Within the field of psychopharmacology, practitioners have been cautious, if not fearful, of opening a debate on whether the treatment is more damaging [than helpful]…. I wonder if the time has come for debating and initiating research into the likelihood that psychotropic drugs actually worsen, at least in some cases, the progression of the illness which they are supposed to treat.
38

In this editorial and several more articles that followed, Fava offered a biological explanation for what was going on with the anti-depressants. Like antipsychotics and benzodiazepines, these drugs perturb neurotransmitter systems in the brain. This leads to compensatory “processes that oppose the initial acute effects of a drug…. When drug treatment ends, these processes may operate unopposed, resulting in appearance of withdrawal symptoms and increased vulnerability to relapse,” he wrote.
39
Moreover, Fava noted, pointing to Baldessarini’s findings, it was evident that the longer one stayed on antidepressants, the worse the problem. “Whether one treats a depressed patient for three months, or three years, it does not matter when one stops the drugs. A statistical trend suggested that the longer the drug treatment, the higher the likelihood of relapse.”
40

But, Fava also wondered, what was the outcome for people who stayed on antidepressants indefinitely?
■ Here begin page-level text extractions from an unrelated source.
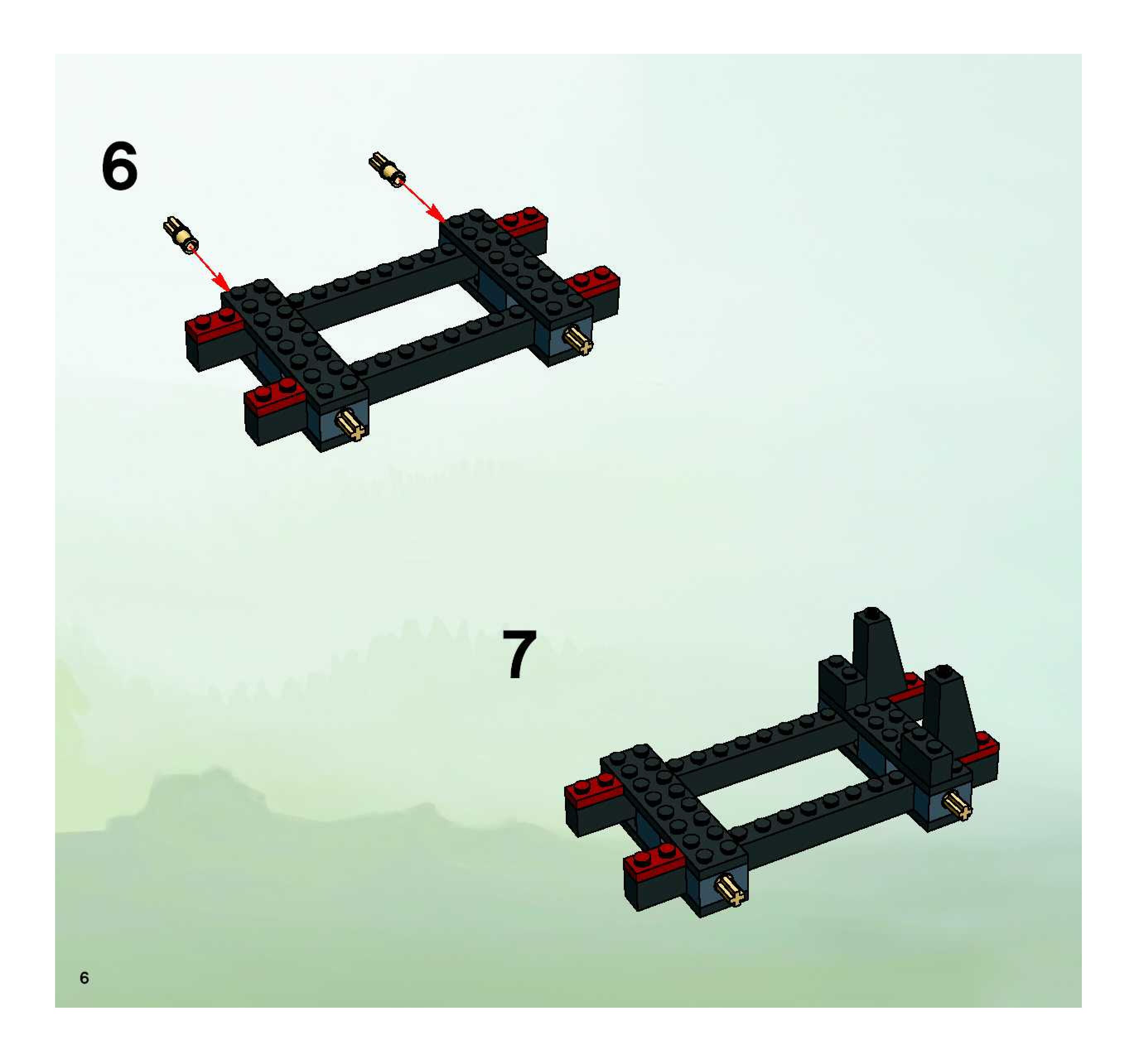 6

7

6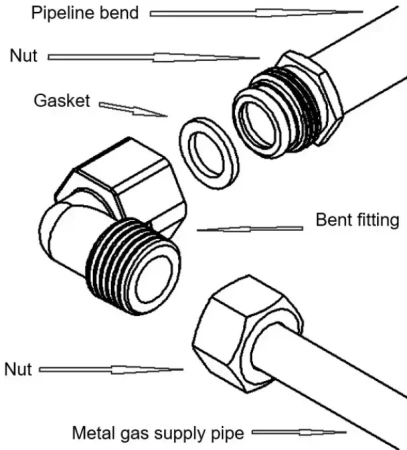 Pipeline bend

Nut

Gasket

Bent fitting

Nut

Metal gas supply pipe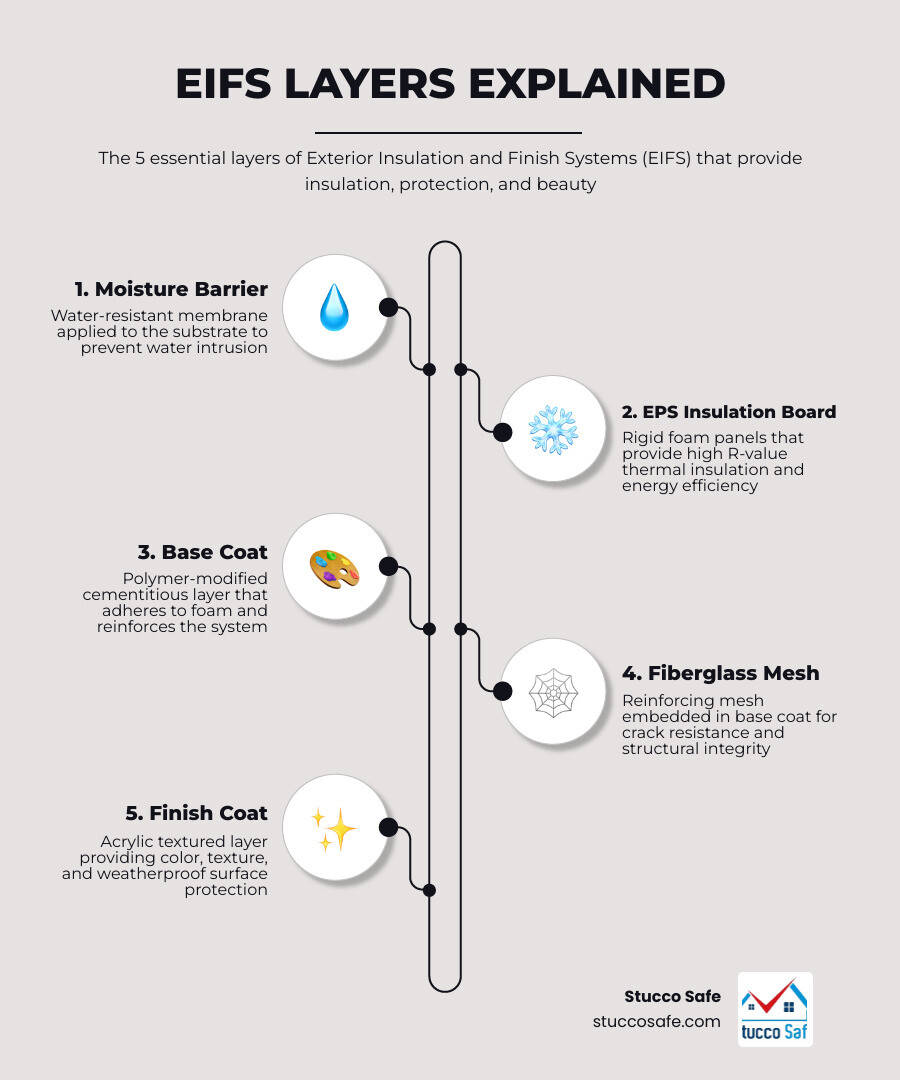 EIFS LAYERS EXPLAINED

The 5 essential layers of Exterior Insulation and Finish Systems (EIFS) that provide insulation, protection, and beauty

1. Moisture Barrier
Water-resistant membrane applied to the substrate to prevent water intrusion

2. EPS Insulation Board
Rigid foam panels that provide high R-value thermal insulation and energy efficiency

3. Base Coat
Polymer-modified cementitious layer that adheres to foam and reinforces the system

4. Fiberglass Mesh
Reinforcing mesh embedded in base coat for crack resistance and structural integrity

5. Finish Coat
Acrylic textured layer providing color, texture, and weatherproof surface protection

Stucco Safe
stuccosafe.com

tucco Saf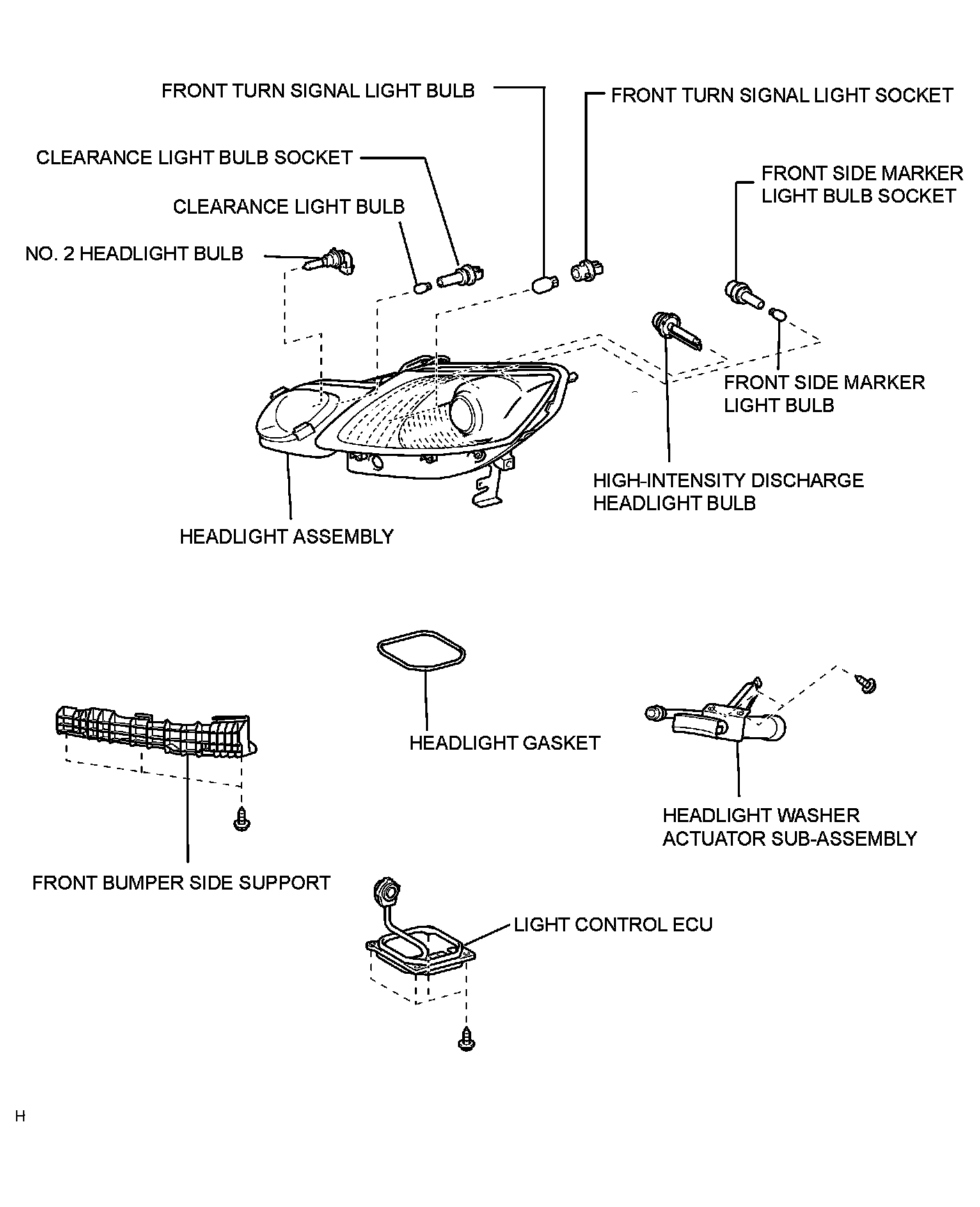 FRONT TURN SIGNAL LIGHT BULB

FRONT TURN SIGNAL LIGHT SOCKET

CLEARANCE LIGHT BULB SOCKET

FRONT SIDE MARKER LIGHT BULB SOCKET

CLEARANCE LIGHT BULB

NO. 2 HEADLIGHT BULB

FRONT SIDE MARKER LIGHT BULB

HIGH-INTENSITY DISCHARGE HEADLIGHT BULB

HEADLIGHT ASSEMBLY

HEADLIGHT GASKET

HEADLIGHT WASHER ACTUATOR SUB-ASSEMBLY

FRONT BUMPER SIDE SUPPORT

LIGHT CONTROL ECU

H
Weren’t they also relapsing
with great frequency? Perhaps the drugs cause “irreversible receptor modifications,” Fava said, and, as such, “sensitize” the brain to depression. This could explain the “bleak long term outcome of depression.” He summed up the problem in this way:

Antidepressant drugs in depression might be beneficial in the short term, but worsen the progression of the disease in the long term, by increasing the biochemical vulnerability to depression…. Use of antidepressant drugs may propel the illness to a more malignant and treatment unresponsive course.
41

This possibility was now front and center in psychiatry. “His question and the several related matters … are not pleasant to contemplate and may seem paradoxical, but they now require open-minded and serious clinical and research consideration,” Baldessarini said.
42
Three physicians from the University of Louisville School of Medicine echoed the sentiment. “Long-term antidepressant use may be depressogenic,” they wrote, in a 1998 letter to the
Journal of Clinical Psychiatry
. “It is possible that antidepressant agents modify the hardwiring of neuronal synapses [which] not only render anti-depressants ineffective but also induce a resident, refractory depressive state.”